Y cuando hablo de mundos, no hablo de lunas, ni de temporadas, ni de relojes. Hablo de nuestras conversaciones sobre los sueños, por ejemplo. Le dibujo la silueta de una niña pequeña, que viste flores en los pies y aire en el cabello. ¿Puede usted imaginársela durmiendo? No me pida que la despierte. Querrá correr a los brazos de la mujer larga, querrá llorar en las piernas del hombre alto, y no va a poder. Entre la oscuridad de sábanas viejas se va a tener que acostumbrar a su pequeño universo, como hacemos todos.
Su peca, vestida del Señor Tiempo, o el Señor Tiempo escondido en su peca, están ahora en el teatro. Las filas están vacías, el matiz rojo de la almohadilla es casi lúgubre y se mezcla en el silencio del espacio. Y ahí está la peca del tiempo; observando. Cuando se abre el telón aparece la niña, con un vestido blanco espuma hasta las flores de los pies y el cabello de aire que le cae ondulado por los hombros chiquitos. Con sus manitos se abre el pecho y luces de todos los colores estallan en el anfiteatro, gritan, vuelan, explotan infinitas veces y se reproducen formando un espectáculo único, irrepetible. El tiempo de la peca se emociona, vemos como agacha la cabeza y no sabemos si se seca una lágrima.
Todo esto veo yo en el reflejo de su mirada, mientras usted mira el techo.
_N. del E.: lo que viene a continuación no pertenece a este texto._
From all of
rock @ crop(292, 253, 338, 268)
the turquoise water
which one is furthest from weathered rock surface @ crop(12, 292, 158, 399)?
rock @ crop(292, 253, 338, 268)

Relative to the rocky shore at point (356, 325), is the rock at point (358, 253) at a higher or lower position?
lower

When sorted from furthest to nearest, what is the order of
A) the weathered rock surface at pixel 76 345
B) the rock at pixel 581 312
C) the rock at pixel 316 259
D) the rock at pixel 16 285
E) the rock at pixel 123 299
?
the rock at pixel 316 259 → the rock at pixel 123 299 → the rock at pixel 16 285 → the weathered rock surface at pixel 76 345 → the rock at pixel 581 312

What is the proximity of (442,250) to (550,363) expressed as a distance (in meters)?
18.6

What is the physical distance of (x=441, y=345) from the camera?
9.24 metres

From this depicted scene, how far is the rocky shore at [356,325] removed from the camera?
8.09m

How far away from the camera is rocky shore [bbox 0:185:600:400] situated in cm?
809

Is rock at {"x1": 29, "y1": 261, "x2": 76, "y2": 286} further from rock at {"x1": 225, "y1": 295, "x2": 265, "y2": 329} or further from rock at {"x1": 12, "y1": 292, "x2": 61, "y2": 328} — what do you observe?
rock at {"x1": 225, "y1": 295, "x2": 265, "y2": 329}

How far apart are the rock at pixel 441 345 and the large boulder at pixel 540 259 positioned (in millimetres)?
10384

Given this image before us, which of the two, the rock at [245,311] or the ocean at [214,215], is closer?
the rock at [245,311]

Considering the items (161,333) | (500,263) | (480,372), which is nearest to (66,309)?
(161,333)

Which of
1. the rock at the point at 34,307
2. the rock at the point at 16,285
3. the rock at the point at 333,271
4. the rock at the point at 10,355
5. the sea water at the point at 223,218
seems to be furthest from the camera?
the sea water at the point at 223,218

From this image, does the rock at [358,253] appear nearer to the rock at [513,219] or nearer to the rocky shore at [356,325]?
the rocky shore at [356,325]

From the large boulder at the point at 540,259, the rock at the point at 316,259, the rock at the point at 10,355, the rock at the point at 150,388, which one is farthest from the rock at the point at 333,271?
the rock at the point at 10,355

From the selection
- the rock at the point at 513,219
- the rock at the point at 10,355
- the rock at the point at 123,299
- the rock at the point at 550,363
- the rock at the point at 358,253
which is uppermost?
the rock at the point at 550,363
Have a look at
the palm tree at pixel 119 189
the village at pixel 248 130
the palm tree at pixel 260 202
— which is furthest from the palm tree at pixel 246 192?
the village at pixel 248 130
En ese momento entiendo que si abriésemos nuestro pecho a otros mundos podríamos destruirlos. Si la niña le hiciera eso a la mujer larga y al hombre alto ¿Usted se lo puede imaginar? Sería una catástrofe.
Me río, y sin querer usted se da vuelta a mirarme con la interrogante colgando en su gesto. Se me ocurrió que es un poco imprevisible que ellos, conscientes de su magnitud física, le quieran ocultar la crueldad del pecho del mundo que conocen, a la niña.
No le respondo, no le explico nada. Porque enseguida me entristece pensar que ella terminará fingiendo un mediocre papel en un escenario desierto, donde ni ella cree su actuación, ni donde nadie está invitado a verla; porque ella también querrá ocultarle la crueldad del pecho de mundo de ahora a ellos.
Me doy vuelta, dándole la espalda, cuando entiendo que es el escenario que miramos y repetimos siempre. Lo dejo de mirar porque ahora entiendo que todos necesitamos, aunque sea frágil, aunque sea pequeño, un consuelo que nos esperance un poco.

 Después lo abrazo. Porque el tiempo se ríe tan fuerte que asusta.